_INFORMATION SHOWN_
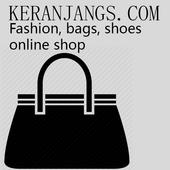 Keranjangs.com icon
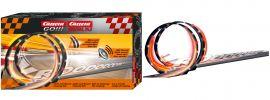 Carrera 61661 Go!!! Licht und Sound Looping Set online kaufen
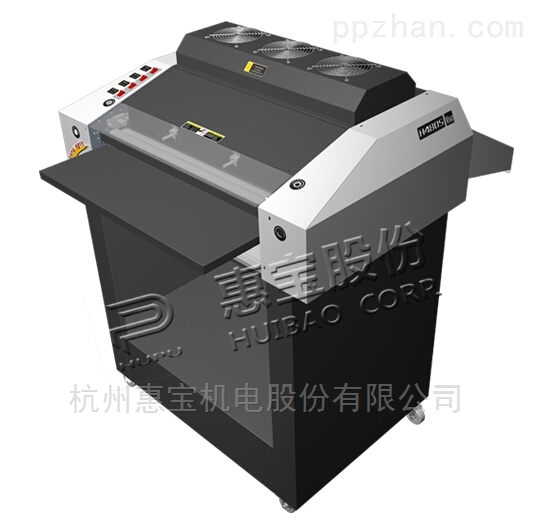 相片淋膜机  彩霸油性小型淋膜设备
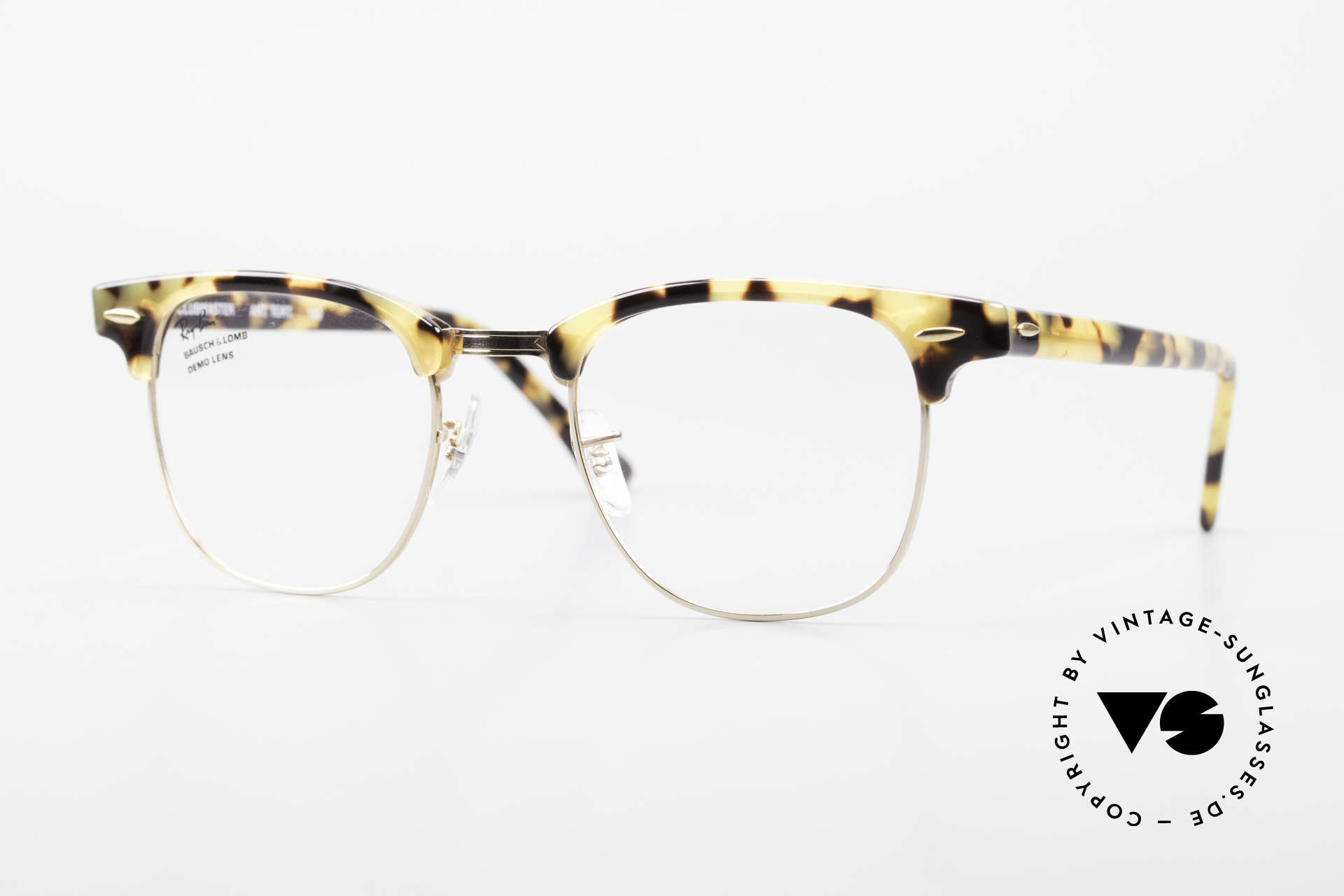 Ray Ban Clubmaster Limited Edition Frame USA B&L, OLD original 90's eyeglasses by RAY-BAN, USA, Made for Men and Women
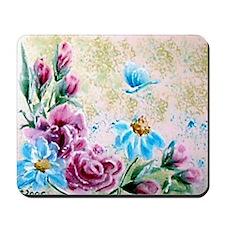 Floral Fantasy Mousepad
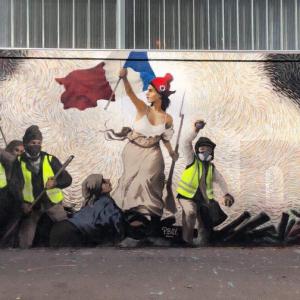 Crypto Street Artist Receives a Generous Bitcoin Tip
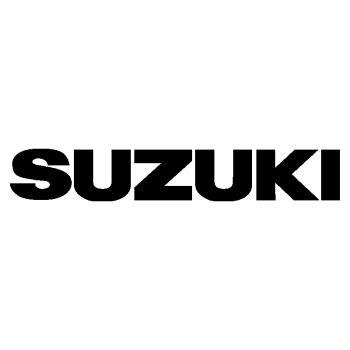 Suzuki Logo Decal name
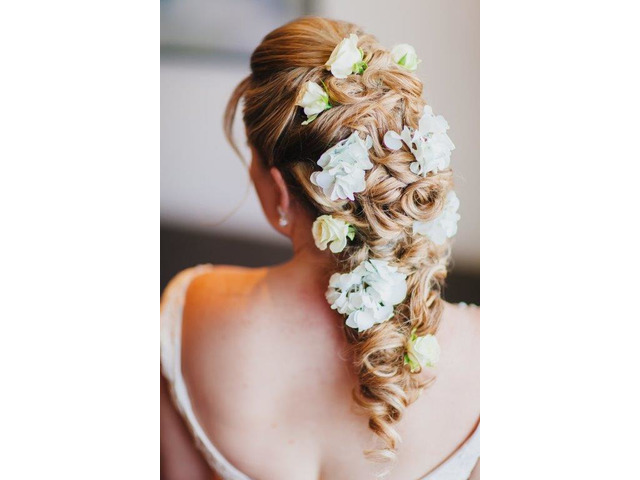 Wedding Hairdresser Sydney | 0418 456 532 - 3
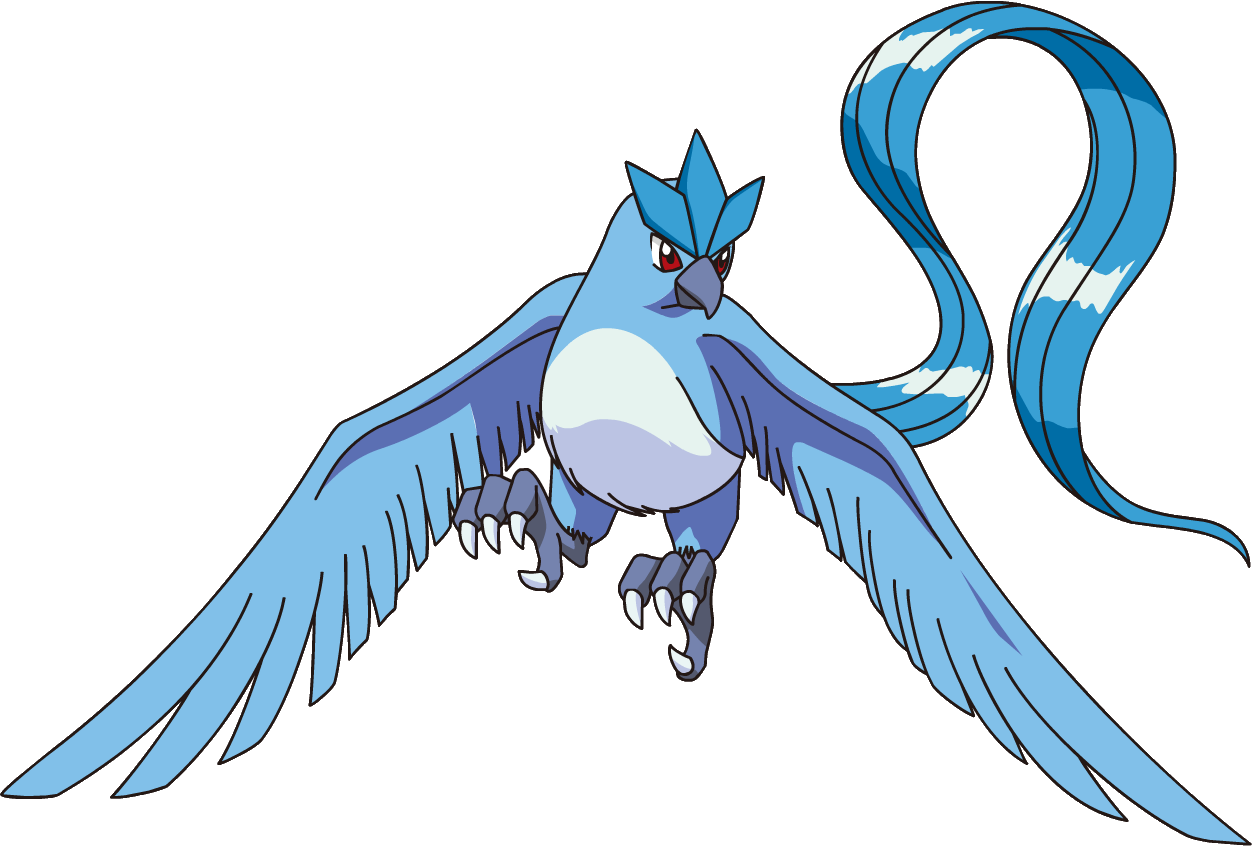 Name off your fav pokemons  144Articuno_AG_anime_2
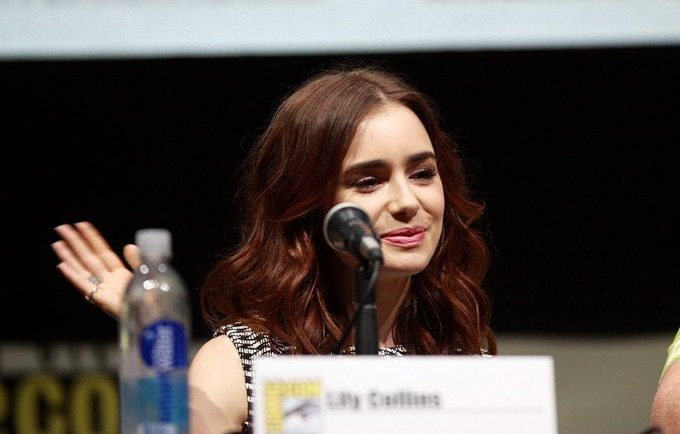 I really think everything happens for a reason. Lily Collins Happy Birthday Beautiful Mam
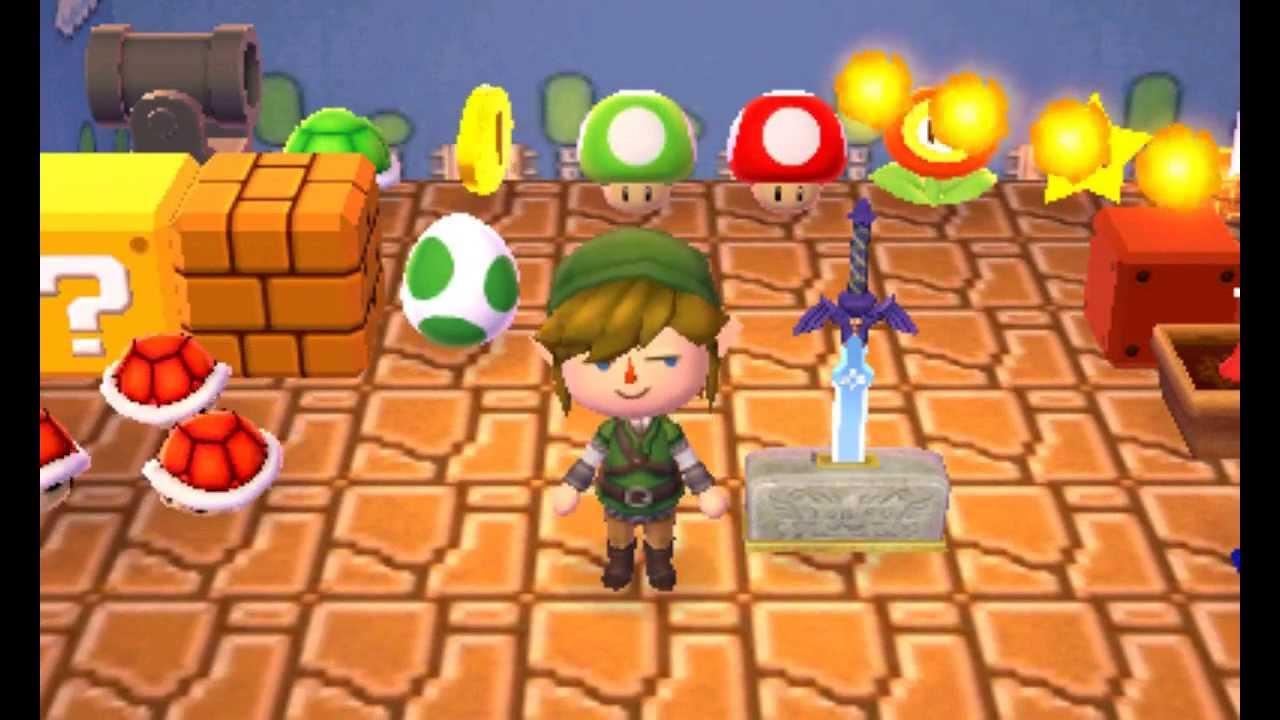 Animal Crossing New Leaf Halloween Costumes images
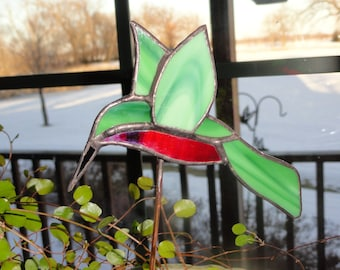 Stained Glass Hummingbird Plant Stake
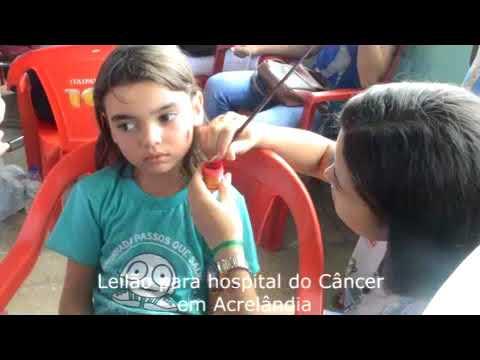 Leilão para hospital do Câncer de Barretos em Acrelândia.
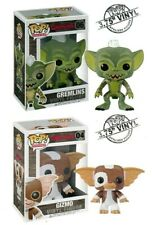 "Gremlins POP! Vinyl Figure Set of 2 - Gizmo and ""Stripe"" Gremlin"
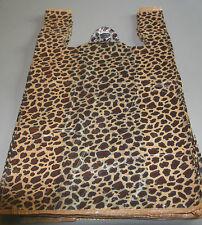 "50 LEOPARD Print Design Plastic T-Shirt Retail Shopping Bags Handles 11.5x6x21"""
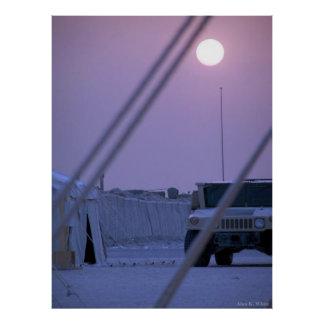 Tent City Kuwait Poster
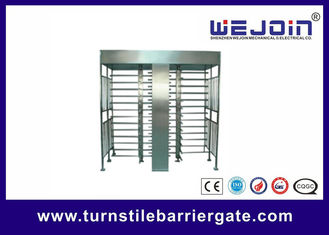China Full Height Access Control Turnstile Gate for IC , ID , magcard ,bar code fábrica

_WHAT TO DO_
The expected output is an exact retyping of the lines from the line with "Wedding Hairdresser Sydney" through the last line of the data, with both ends kept and the pictures dropped.

_PROBLEM SOLUTION_
 Wedding Hairdresser Sydney | 0418 456 532 - 3
 Name off your fav pokemons  144Articuno_AG_anime_2
 I really think everything happens for a reason. Lily Collins Happy Birthday Beautiful Mam
 Animal Crossing New Leaf Halloween Costumes images
 Stained Glass Hummingbird Plant Stake
 Leilão para hospital do Câncer de Barretos em Acrelândia.
 "Gremlins POP! Vinyl Figure Set of 2 - Gizmo and ""Stripe"" Gremlin"
 "50 LEOPARD Print Design Plastic T-Shirt Retail Shopping Bags Handles 11.5x6x21"""
 Tent City Kuwait Poster
China Full Height Access Control Turnstile Gate for IC , ID , magcard ,bar code fábrica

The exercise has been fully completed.